Desde las primeras décadas del siglo XX, numerosos movimientos sociales y partidos políticos han adoptado -muchas veces de forma oportunista- la etiqueta de “socialismo”. Venezuela no ha sido ajena a esta tendencia falsificadora de principios e ideologías. El llamado “socialismo del siglo XXI”, también conocido como social autoritarismo bolivariano (SAB), es un ejemplo paradigmático de esta apropiación indebida.
Doctrinariamente, el SAB no es más que una colcha de retazos ideológicos. Tras recorrer el mercado de las ideas, terminó apropiándose de manera ilegítima y oportunista del ideario socialista, particularmente a partir de 2005. Lejos de constituir una doctrina filosófica coherente o una teoría científica con un cuerpo estructurado de pensamiento, el SAB ha sido promovido como un supuesto paradigma histórico e ideológico por voceros como Ignacio Ramonet, Miguel Ángel Pérez Pirela, Pablo Iglesias y Juan Carlos Monedero.
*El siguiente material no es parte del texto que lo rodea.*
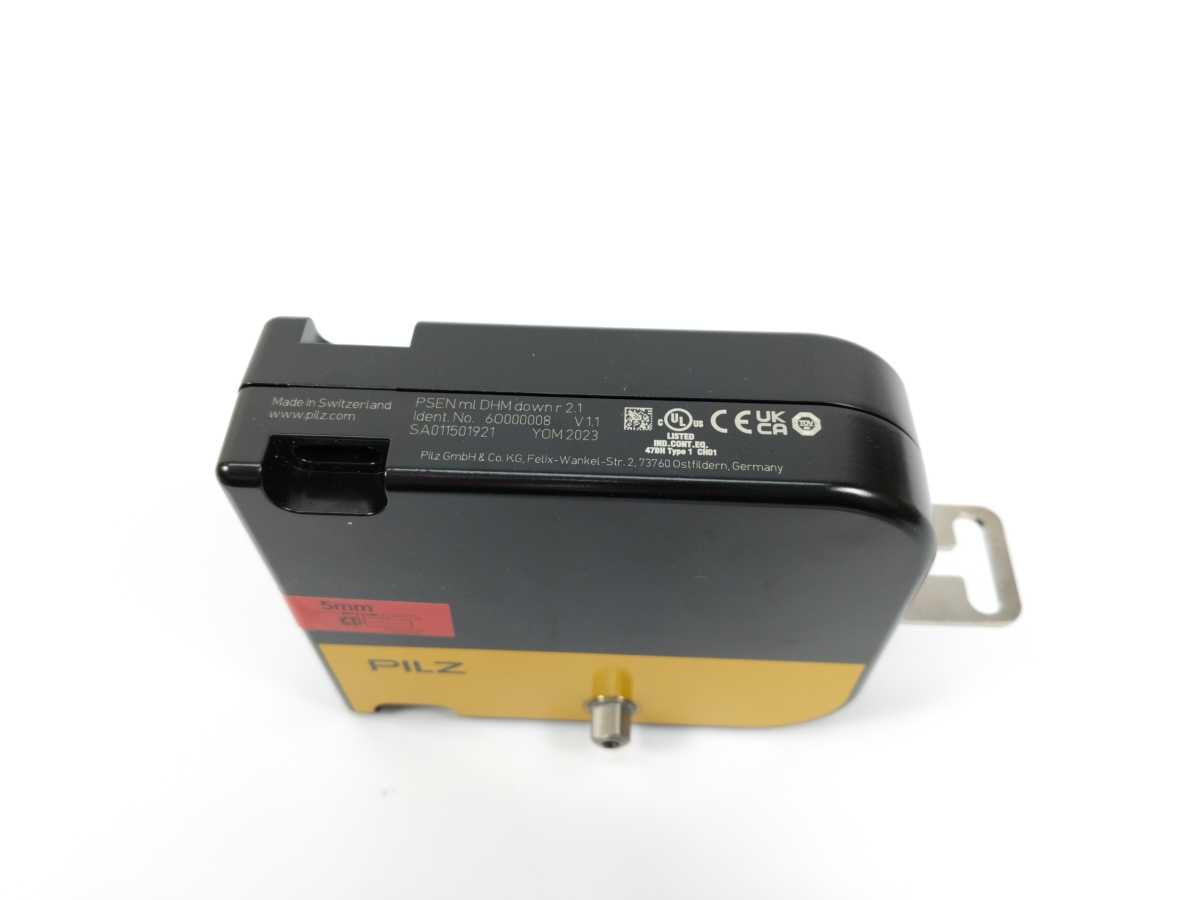 Pilz 6O000008 PSEN ml DHM down r 2.1 Handle Module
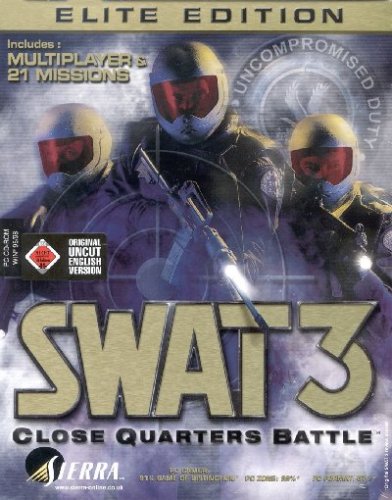 Swat 3 Elite Edition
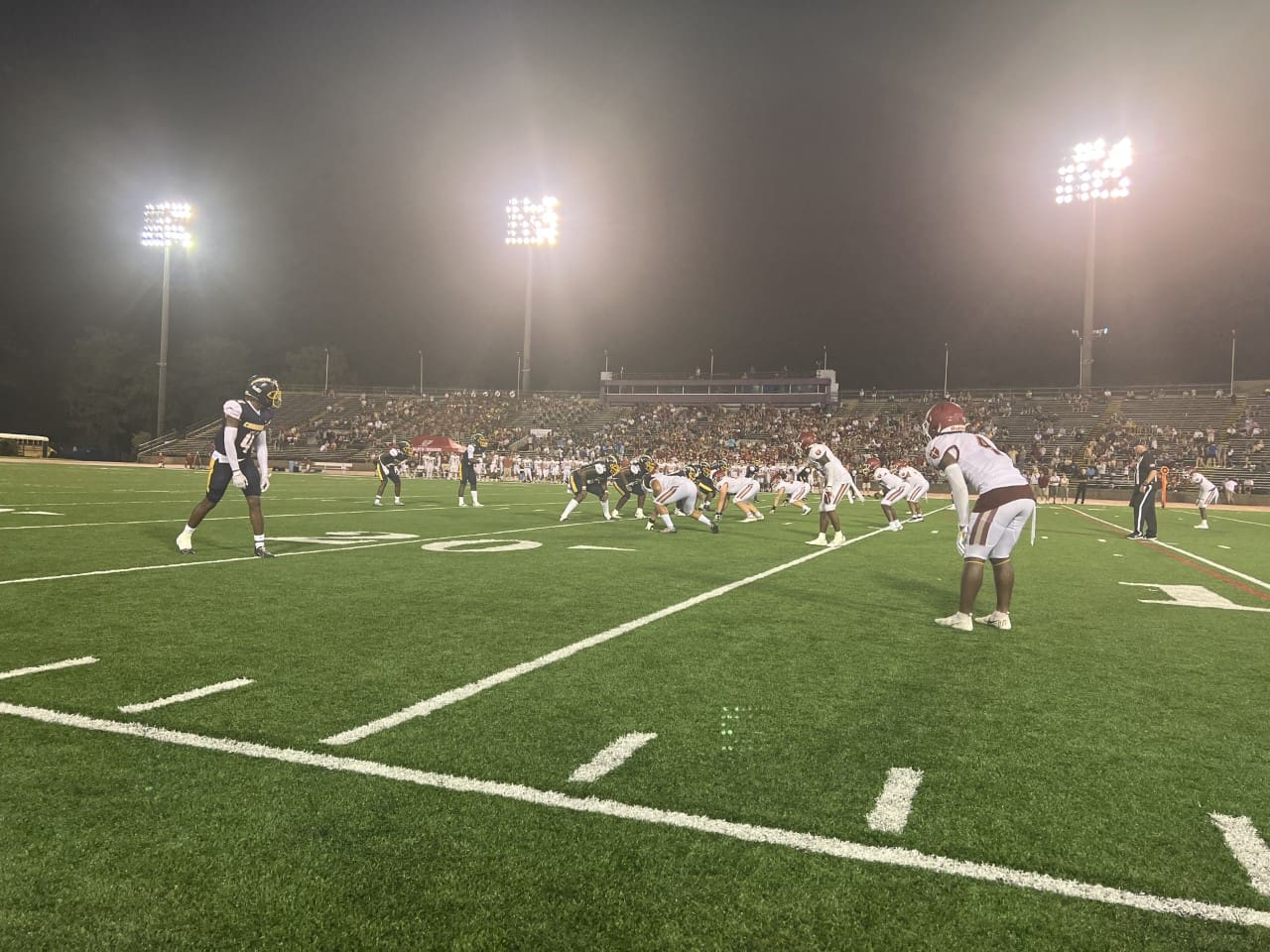 Madison Prep loses season opener against Brother Martin 17-0
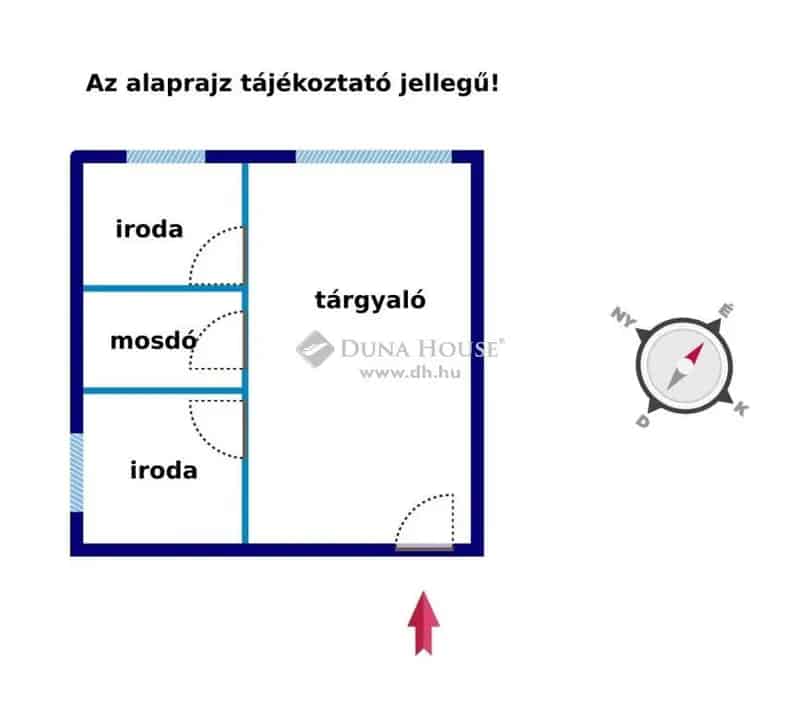 Üzleti célú Eladó , 4, Diósdi út, Érd, Közép-Magyarország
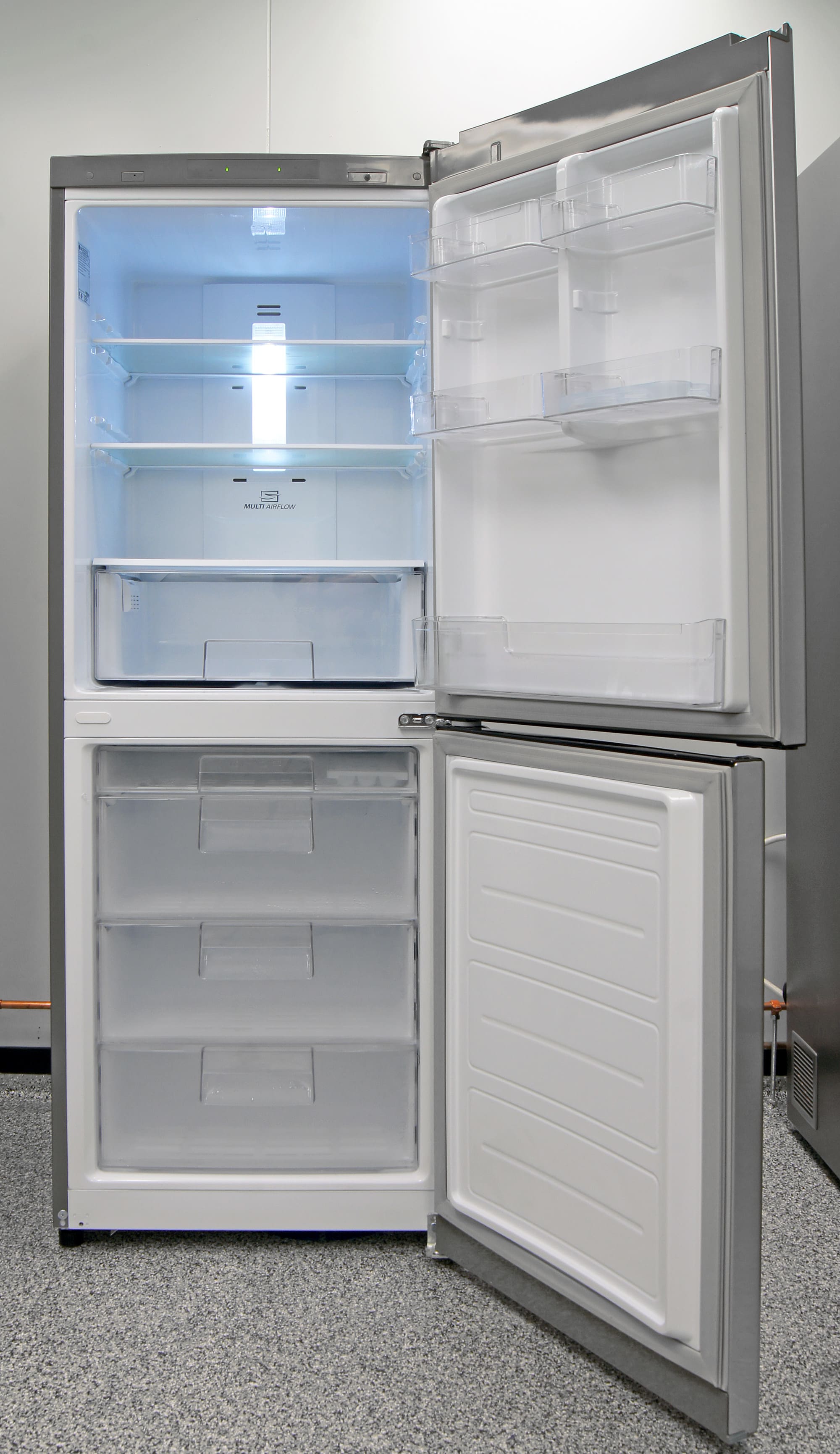 LG LBN10551PV Apartment Refrigerator Review Refrigerators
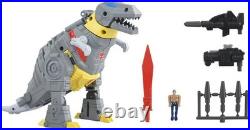 Transformers Takara Tomy Missing Link C-13 Grimlock Anime Type Action Figur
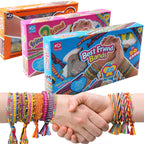 Kids DIY Beaded Braided Bracelet Ornament Toys – image 8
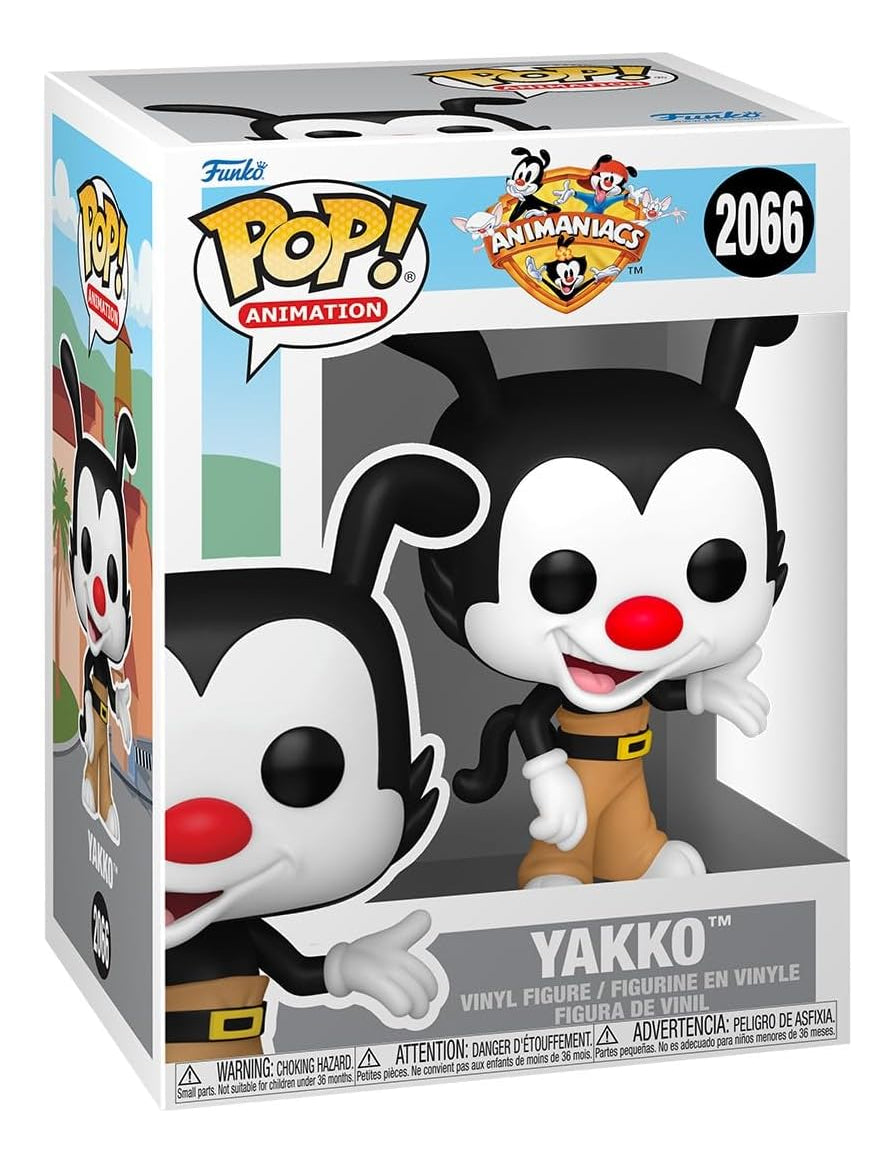 Funko Pop! Animation: Animaniacs - Yakko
En realidad, se trata de un collage de símbolos contradictorios, ideas de derecha, prácticas de partido único, una farsa democrática y un régimen abiertamente represivo. Representa una propuesta bonapartista y plebiscitaria, ajena a los ideales de independencia nacional, emancipación social y dignificación humana.
Políticamente, el SAB ha promovido una supuesta democracia participativa que, en la práctica, ha derivado en mecanismos pretorianos de control social: programas clientelares como las misiones, cooperativas, fundos zamoranos y el sistema “Patria”, todos bajo el control de liderazgos mesiánicos y autoritarios. Este modelo se sostiene alimentando la paranoia de enemigos internos y externos, fomentando un patrioterismo vulgar, militarizando la sociedad e instaurando un terrorismo de Estado contra toda disidencia ideológica.
En el plano económico, el SAB impulsó inicialmente un capitalismo de Estado profundamente centralista, militarizado y favorable a las grandes corporaciones transnacionales. Sin embargo, ante la hiperinflación desbocada, el desempleo masivo, el desabastecimiento generalizado y el colapso de los servicios públicos, ese modelo autoritario ha debido flexibilizarse. El resultado ha sido un proceso caótico de desregulación: privatización parcial de empresas estatales, dolarización de facto (aunque no de los salarios), y la emergencia de nuevas formas de negocio capitalista (bodegones, casinos, concesionarios de lujo, restaurantes exclusivos). El modelo económico del SAB, lejos de construir una economía socialista -que no debe confundirse con estatismo-, continúa alimentando el proyecto capitalista hegemónico.
A pesar de estos cambios, tanto Nicolás Maduro como su antecesor, el teniente coronel Hugo Chávez, han favorecido sistemáticamente a grandes capitales extranjeros mediante la creación de empresas mixtas con corporaciones como Chevron, PetroChina, Peabody Energy, Statoil, Rosneft, entre muchas otras. A ello se suman las zonas económicas especiales, donde el capital foráneo goza de privilegios arancelarios, fiscales y aduaneros. El caso más emblemático es el Arco Minero del Orinoco, que abarca el 12 % del territorio nacional y ha sido destinado a la megaminería por parte de transnacionales como Gold Reserve y Barrick Gold, interesadas en la explotación de oro, tantalita y columbita. ¿De qué “antiimperialismo” puede hablar el SAB?
Lamentablemente, buena parte de la izquierda ha carecido tanto de honestidad ideológica como de voluntad política para enfrentar a la casta cívico-militar bolivariana y su parodia de socialismo. Hablamos de esa izquierda mercenaria que aún insiste en sostener la imagen mítica de una Venezuela heroica, víctima de un supuesto “bloqueo imperial” como causa de la catástrofe económica, social y sanitaria que vive el país. Un “bloqueo” que, sin embargo, no impide que los jerarcas del régimen circulen en vehículos de lujo fabricados en EE. UU. ni que los bolienchufados llenen sus bodegones con productos importados del mismo “imperio”.
Es esa izquierda que justifica la precarización laboral, la represión, la censura y la tortura; que ha olvidado los principios de autodeterminación de los pueblos y hoy aplaude, sin reservas, la agresión militar de Putin contra Ucrania. Es una izquierda sin voz, sin principios y sin vergüenza.
El fallido y gatopardista “socialismo del siglo XXI” no solo ha hundido a Venezuela, sino que también ha servido como arma propagandística para la derecha global, que lo utiliza para desacreditar a las verdaderas fuerzas progresistas en cualquier proceso electoral.
Todo ha cambiado para que todo -o casi todo- siga igual. O, peor aún, empeore.